■ Exercise prompt ■
Copying rule for the data below: pictures stay out, and only the lines from the one with "A bedroom featuring" down to the one with "Hands hold cocktails", inclusive, are repeated exactly.

■ Given data ■
[Start of Attachment]
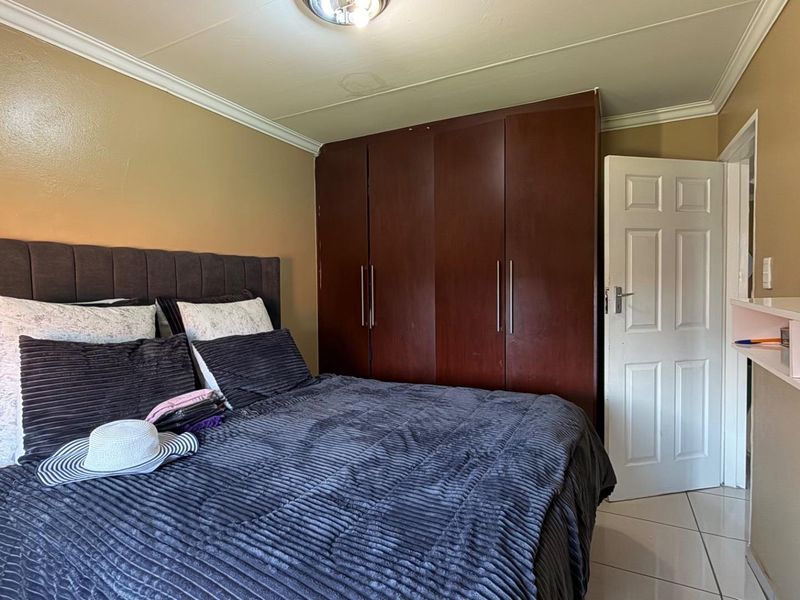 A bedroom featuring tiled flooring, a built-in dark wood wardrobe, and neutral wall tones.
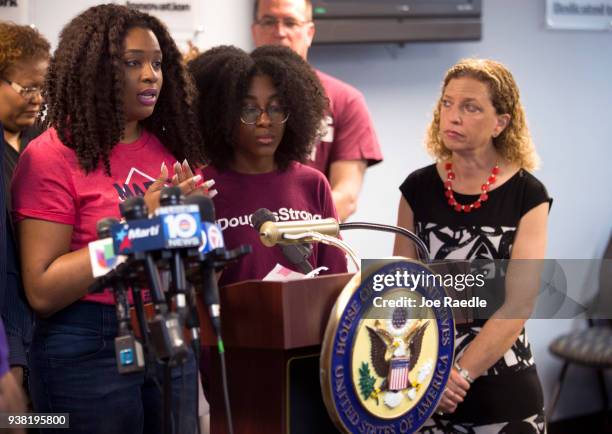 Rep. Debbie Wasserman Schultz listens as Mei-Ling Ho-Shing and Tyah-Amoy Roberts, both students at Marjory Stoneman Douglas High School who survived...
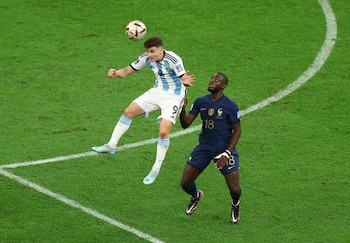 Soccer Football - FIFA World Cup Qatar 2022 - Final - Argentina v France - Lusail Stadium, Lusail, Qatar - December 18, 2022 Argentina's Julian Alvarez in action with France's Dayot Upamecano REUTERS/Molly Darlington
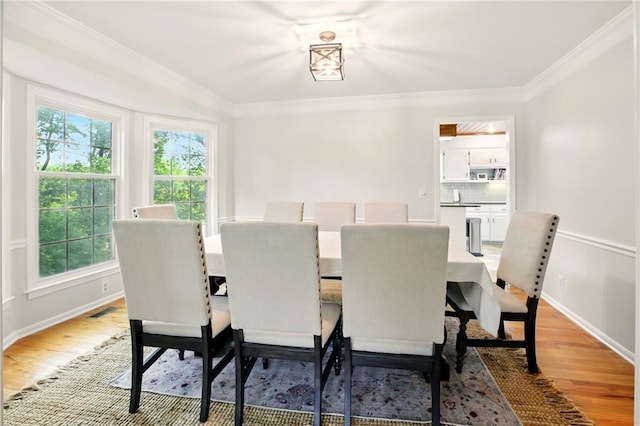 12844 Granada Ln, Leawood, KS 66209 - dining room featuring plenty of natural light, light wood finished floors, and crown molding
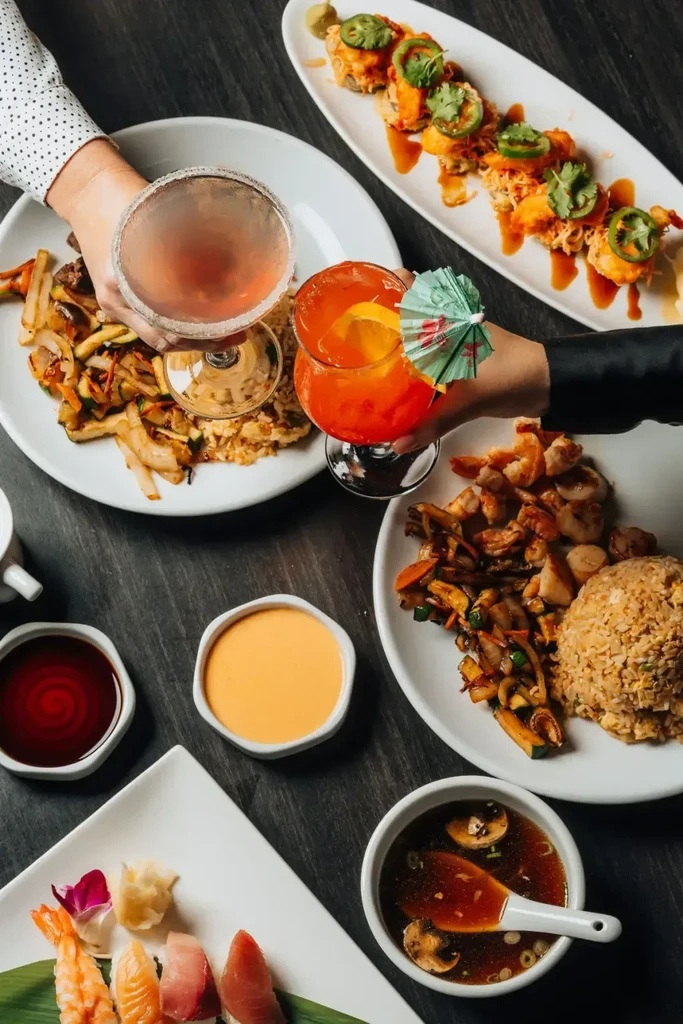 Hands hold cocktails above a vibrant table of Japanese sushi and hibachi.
[End of Attachment]
[Start of Attachment]
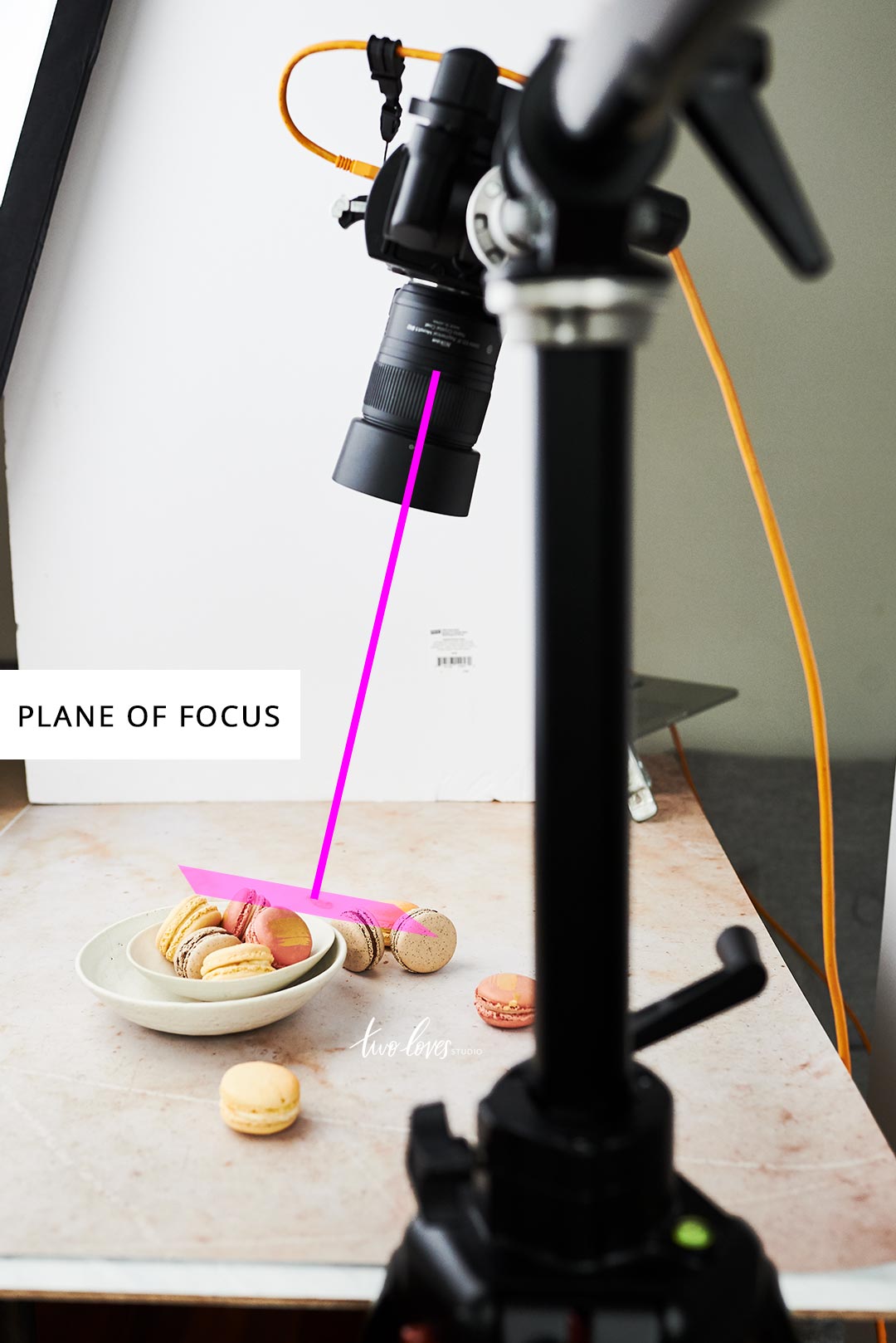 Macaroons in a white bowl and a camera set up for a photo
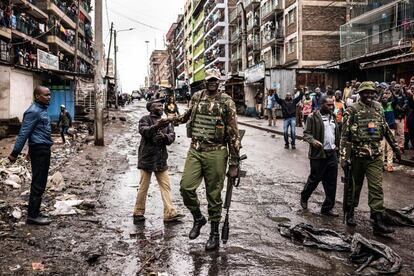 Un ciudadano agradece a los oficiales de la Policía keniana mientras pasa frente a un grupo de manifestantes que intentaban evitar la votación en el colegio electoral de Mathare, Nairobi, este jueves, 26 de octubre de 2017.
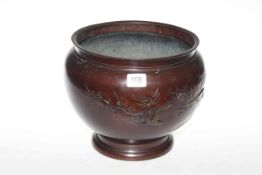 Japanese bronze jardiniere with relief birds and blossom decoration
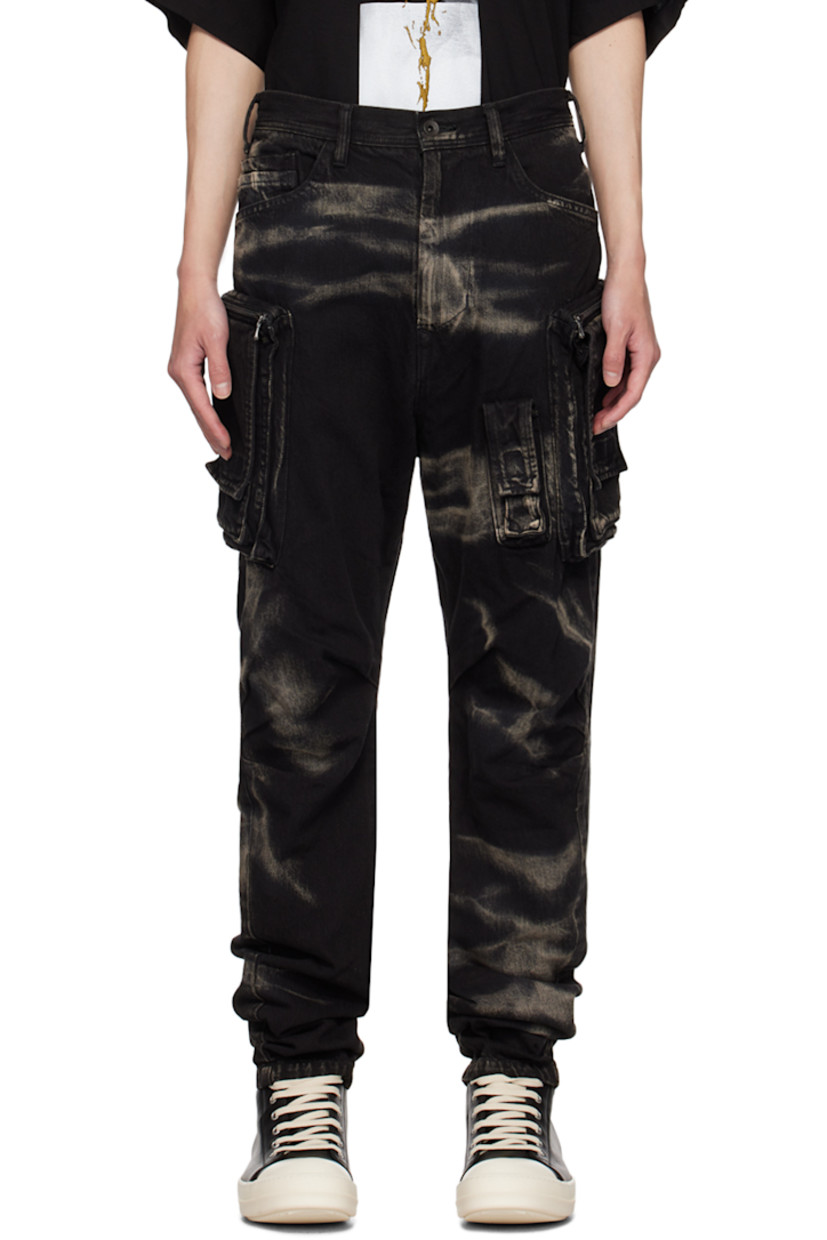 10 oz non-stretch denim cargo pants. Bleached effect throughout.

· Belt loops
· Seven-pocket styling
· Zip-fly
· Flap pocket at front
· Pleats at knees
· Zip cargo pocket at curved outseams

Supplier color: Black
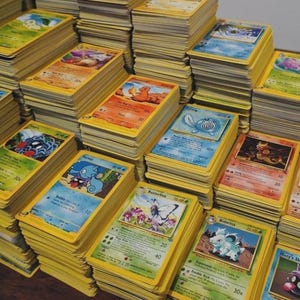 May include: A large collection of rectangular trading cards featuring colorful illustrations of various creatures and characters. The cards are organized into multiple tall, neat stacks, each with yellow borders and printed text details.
[End of Attachment]
[Start of Attachment]
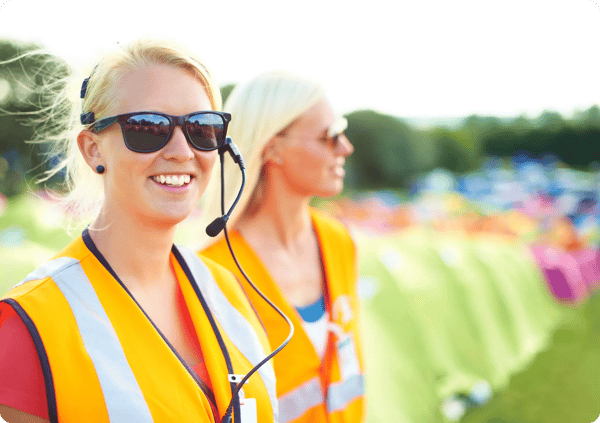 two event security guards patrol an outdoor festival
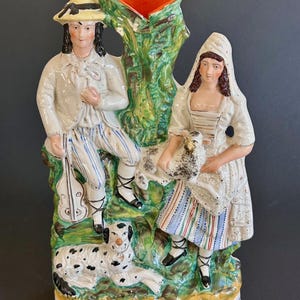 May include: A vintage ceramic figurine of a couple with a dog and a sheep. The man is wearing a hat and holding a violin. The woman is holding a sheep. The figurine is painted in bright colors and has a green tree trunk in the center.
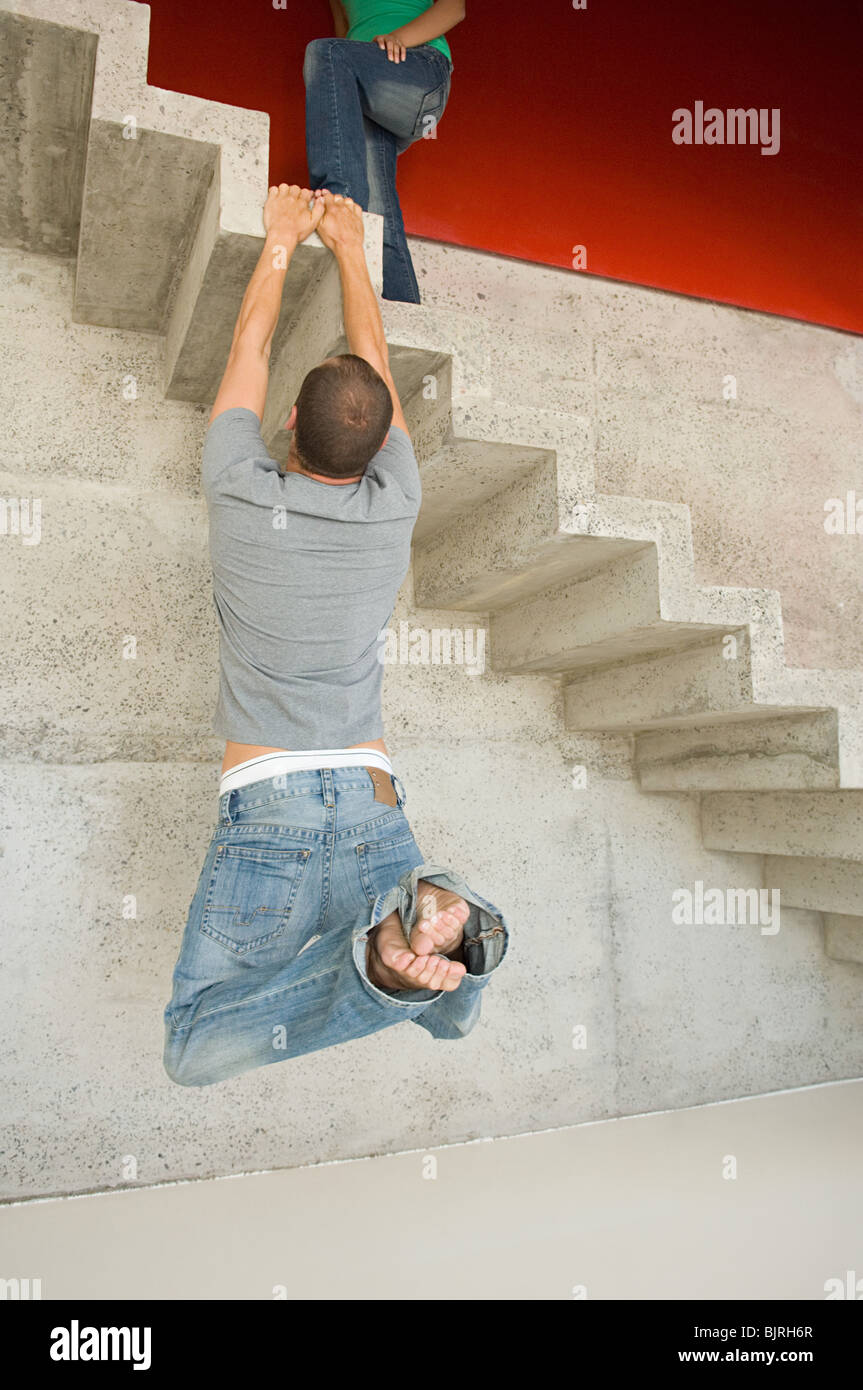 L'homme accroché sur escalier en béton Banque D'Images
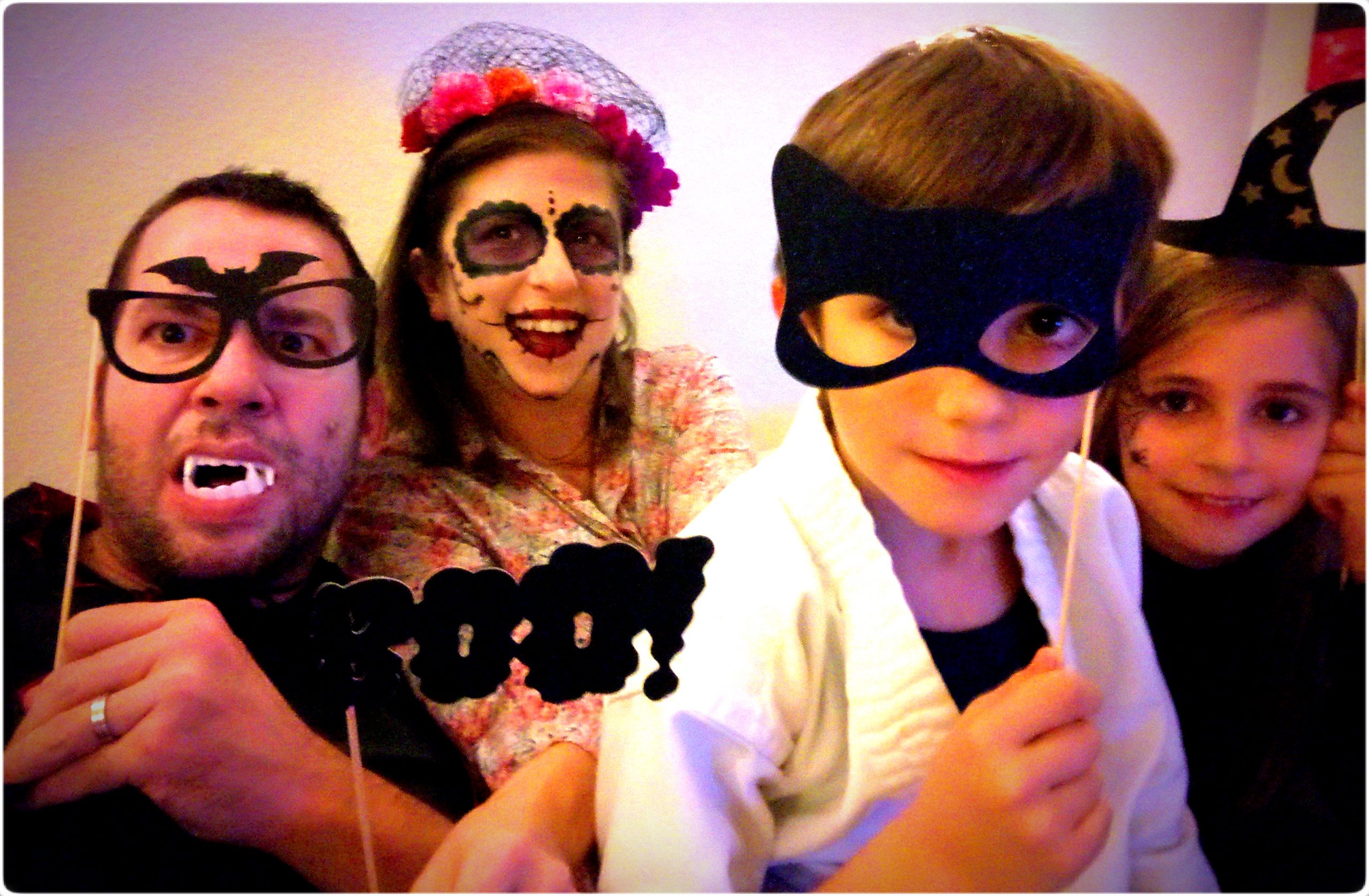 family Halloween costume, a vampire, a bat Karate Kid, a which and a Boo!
[End of Attachment]
■ Result for this task ■
 A bedroom featuring tiled flooring, a built-in dark wood wardrobe, and neutral wall tones.
 Rep. Debbie Wasserman Schultz listens as Mei-Ling Ho-Shing and Tyah-Amoy Roberts, both students at Marjory Stoneman Douglas High School who survived...
 Soccer Football - FIFA World Cup Qatar 2022 - Final - Argentina v France - Lusail Stadium, Lusail, Qatar - December 18, 2022 Argentina's Julian Alvarez in action with France's Dayot Upamecano REUTERS/Molly Darlington
 12844 Granada Ln, Leawood, KS 66209 - dining room featuring plenty of natural light, light wood finished floors, and crown molding
 Hands hold cocktails above a vibrant table of Japanese sushi and hibachi.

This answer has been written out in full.